If that sticker causes you breathing problems, remember that’s similar to what you’d spend on a Porsche 911 Carrera S Cabriolet. We’re in fairly rarefied air here. And once you’ve taken the top down—an exercise which takes less than seven seconds, the fastest on the market, Aston claims—you experience a lot of rarified air.

Aston Martin Vantage Roadster Group US

Behind the wheel of the Vantage Roadster

Mash the throttle in Sport+ mode, and the 4-liter twin-turbo V8 is pushed to its 7,700-rpm redline, close to which you can hear the exhaust’s pop and crackle slap against the pile foundations of an elevated overpass. The engine, like much of this car’s powertrain and tech, is borrowed from Mercedes-AMG, tailored and tuned to 503 horsepower. Out in the boondocks, it’s clear that the pairing works—and proves even more entertaining in open air. Seated low in the cockpit, you grip the squared-off wheel tighter and tighter with every blind turn, and the chassis—slightly shorter than a 911’s—seems to shrink around you.

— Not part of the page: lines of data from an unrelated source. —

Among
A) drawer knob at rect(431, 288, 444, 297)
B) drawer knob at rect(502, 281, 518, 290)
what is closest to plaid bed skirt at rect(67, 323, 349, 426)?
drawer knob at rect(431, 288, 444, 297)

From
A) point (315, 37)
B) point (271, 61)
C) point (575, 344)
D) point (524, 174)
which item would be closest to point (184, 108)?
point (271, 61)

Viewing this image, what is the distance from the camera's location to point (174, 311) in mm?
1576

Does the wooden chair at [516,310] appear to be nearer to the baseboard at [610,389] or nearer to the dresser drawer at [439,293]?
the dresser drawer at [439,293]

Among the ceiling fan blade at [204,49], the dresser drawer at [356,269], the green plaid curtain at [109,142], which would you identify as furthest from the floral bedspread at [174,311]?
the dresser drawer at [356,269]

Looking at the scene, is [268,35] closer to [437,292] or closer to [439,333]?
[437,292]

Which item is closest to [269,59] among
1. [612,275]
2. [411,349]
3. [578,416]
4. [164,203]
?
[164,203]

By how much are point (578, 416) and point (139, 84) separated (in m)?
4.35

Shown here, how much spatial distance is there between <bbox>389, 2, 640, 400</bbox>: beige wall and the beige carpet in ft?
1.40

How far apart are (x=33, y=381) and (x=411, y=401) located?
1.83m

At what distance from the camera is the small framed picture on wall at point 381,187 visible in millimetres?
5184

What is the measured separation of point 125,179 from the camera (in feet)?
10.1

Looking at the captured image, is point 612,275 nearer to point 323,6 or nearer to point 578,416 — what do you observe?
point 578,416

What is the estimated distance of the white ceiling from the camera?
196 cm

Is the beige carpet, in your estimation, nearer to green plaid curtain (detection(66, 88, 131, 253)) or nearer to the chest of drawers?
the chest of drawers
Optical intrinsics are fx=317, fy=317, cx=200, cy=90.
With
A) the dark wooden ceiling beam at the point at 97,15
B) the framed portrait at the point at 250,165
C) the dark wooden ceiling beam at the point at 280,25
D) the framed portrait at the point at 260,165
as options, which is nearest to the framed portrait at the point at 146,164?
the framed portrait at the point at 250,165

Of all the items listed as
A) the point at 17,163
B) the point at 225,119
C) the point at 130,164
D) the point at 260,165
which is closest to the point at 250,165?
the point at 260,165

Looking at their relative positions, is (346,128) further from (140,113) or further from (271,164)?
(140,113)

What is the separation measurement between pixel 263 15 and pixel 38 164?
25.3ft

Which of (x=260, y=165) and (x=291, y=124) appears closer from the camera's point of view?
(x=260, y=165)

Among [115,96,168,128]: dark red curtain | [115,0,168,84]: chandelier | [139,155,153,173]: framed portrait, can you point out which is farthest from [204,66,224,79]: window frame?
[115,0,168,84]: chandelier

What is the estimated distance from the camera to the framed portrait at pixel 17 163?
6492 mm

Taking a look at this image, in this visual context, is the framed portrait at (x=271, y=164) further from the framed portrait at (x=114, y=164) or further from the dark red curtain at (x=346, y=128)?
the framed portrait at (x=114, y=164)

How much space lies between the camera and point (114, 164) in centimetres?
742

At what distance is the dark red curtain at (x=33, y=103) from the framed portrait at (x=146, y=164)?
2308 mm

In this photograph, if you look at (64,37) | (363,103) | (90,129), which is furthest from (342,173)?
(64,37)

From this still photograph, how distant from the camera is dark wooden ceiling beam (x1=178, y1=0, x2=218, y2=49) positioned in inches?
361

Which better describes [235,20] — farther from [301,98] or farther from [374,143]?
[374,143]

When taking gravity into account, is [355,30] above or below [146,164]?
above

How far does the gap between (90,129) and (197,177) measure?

After that workout, when you’re catching a breath at a traffic light, a guy walking across the crosswalk glances and gives a thumbs-up, no eye contact needed. He knows what it is. Call it the Aston cachet. That said, the Roadster’s not perfect. Its eight-inch touchscreen seems reverse-engineered into the instrument panel rather than part of it. The infotainment system has some Bluetooth hiccups. But, well, once you look at the thing, let alone drive it, you get over those pretty easy. It’s the healthy thing to do.